Add Promise and Async / Await support

// Promise
csv()
.fromFile(myCSVFilePath)
.then((jsonArray)=>{

}, errorHandle);

// async / await
const jsonArray= await csv().fromFile(myCSVFilePath);

// Promise chain
request.get(csvUrl)
.then((csvdata)=>{
  return csv().fromString(csvdata)
})
.then((jsonArray)=>{

})

Add asynchronous line by line processing support

// async process
csv()
.fromFile(csvFilePath)
.subscribe((json,lineNumber)=>{
  return Promise((resolve,reject)=>{
    // process the json line in asynchronous.
  })
},onError, onComplete)

// sync process
csv()
.fromFile(csvFilePath)
.subscribe((json,lineNumber)=>{
    // process the json line in synchronous.
},onError, onComplete)

Built-in TypeScript support

// csvtojson/index.d.ts file
import csv from "csvtojson";

Output format options

/**
 * csv data:
 * a,b,c
 * 1,2,3
 * const csvStr;
 */

let result= await csv().fromString(csvStr);
/**
 * result is json array:
 * [{
 *  a: "1",
 *  b: "2",
 *  c: "3:
 * }]
*/
result= await csv({output:"csv",noheader: true}).fromString(csvStr);
/**
 * result is array of csv rows:
 * [
 *  ["a","b","c"],
 *  ["1","2","3"]
 * ]
 */
result= await csv({output:"line",noheader: true}).fromString(csvStr);
/**
 * result is array of csv line in string (including end of line in cells if exists):
 * [
 *  "a,b,c",
 *  "1,2,3"
 * ]
 */

Async Hooks support

preRawData

csv().fromFile(csvFile)
.preRawData((data)=>{
  //async
  return new Promise((resolve,reject)=>{
    //async process
  });
  //sync
  return data.replace("a","b");
})

preFileLine

csv().fromFile(csvFile)
.preFileLine((fileLine,lineNumber)=>{
  //async
  return new Promise((resolve,reject)=>{
    //async process
  });
  //sync
  return fileLine.replace("a","b");
})

trans

.trans has been replaced by .subscribe. see below.

Performance Improvement

When converting to json array, v2 is around 8-10 times faster than v1

Upgrade to csvtojson V2

There are many exciting changes in csvtojson v2.
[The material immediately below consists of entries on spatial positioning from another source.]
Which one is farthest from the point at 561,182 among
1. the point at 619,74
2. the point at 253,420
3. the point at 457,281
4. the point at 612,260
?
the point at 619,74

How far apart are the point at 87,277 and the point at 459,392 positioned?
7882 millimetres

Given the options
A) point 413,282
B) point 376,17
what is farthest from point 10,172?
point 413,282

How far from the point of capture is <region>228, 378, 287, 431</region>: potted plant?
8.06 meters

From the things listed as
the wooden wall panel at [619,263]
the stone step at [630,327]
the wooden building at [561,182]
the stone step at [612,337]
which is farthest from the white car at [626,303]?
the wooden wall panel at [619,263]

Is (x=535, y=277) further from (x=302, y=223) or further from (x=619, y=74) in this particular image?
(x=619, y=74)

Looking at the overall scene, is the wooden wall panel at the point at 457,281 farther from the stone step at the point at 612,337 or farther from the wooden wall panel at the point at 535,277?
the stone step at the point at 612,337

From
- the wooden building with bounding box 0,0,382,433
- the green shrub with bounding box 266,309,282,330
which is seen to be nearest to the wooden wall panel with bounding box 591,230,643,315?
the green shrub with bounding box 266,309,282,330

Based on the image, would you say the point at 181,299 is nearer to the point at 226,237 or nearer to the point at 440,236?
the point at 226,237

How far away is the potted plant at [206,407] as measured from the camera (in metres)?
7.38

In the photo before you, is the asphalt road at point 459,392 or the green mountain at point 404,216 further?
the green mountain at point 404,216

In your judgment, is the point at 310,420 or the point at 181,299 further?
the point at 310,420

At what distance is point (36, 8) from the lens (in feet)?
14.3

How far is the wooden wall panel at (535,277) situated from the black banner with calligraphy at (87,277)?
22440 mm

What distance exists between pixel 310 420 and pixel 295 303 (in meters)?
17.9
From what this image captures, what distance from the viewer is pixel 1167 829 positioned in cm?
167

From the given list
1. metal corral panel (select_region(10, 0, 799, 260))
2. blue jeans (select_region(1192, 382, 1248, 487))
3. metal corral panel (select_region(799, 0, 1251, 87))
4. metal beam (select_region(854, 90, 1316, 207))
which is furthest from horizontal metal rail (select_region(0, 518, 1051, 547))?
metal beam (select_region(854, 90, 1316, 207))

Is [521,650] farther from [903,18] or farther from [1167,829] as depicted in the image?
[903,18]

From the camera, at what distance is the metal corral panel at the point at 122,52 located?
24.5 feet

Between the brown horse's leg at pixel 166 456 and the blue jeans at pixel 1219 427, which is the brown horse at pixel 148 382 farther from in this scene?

However, as a major release, it breaks something.

Dropped support to node.js<4

From v2.0.0 csvtojson only supports Node.JS >=4.0.0

'csv', 'json', 'record_parsed', 'end_parsed' events were replaced by .subscribe and .then

From 2.0.0, those events above are replaced by .subscribe and .then methods. The output format is controlled by a output parameter which could be json, csv, line in v2.0.0

Below some examples on code changes:

//before -- get json object
csv().fromString(myCSV).on("json",function(json){});
csv().fromString(myCSV).on("record_parsed",function(json){});
//now
csv().fromString(myCSV).subscribe(function(json){});

//before -- get csv row
csv().fromString(myCSV).on("csv",function(csvRow){});
//now
csv({output:"csv"}).fromString(myCSV).subscribe(function(csvRow){});

//before -- get final json array
csv().fromString(myCSV).on("end_parsed",function(jsonArray){});
//now
csv().fromString(myCSV).then(function(jsonArray){}); // Promise
const jsonArray=await csv().fromString(myCSV);  // async /await

Worker has been removed

Worker feature makes sense to Command Line where it could utilize multiple CPU cores to speed up processing large csv file. However, it does not quite work as expected mainly because cooperation of multiple processes' result is very complex. Also the inter process communication adds too much overhead which minimize the benefit gained from spawning workers.

Thus in version 2.0.0 I decided to temporarily remove Worker feature and will re-think how to better utilize multiple CPU Cores.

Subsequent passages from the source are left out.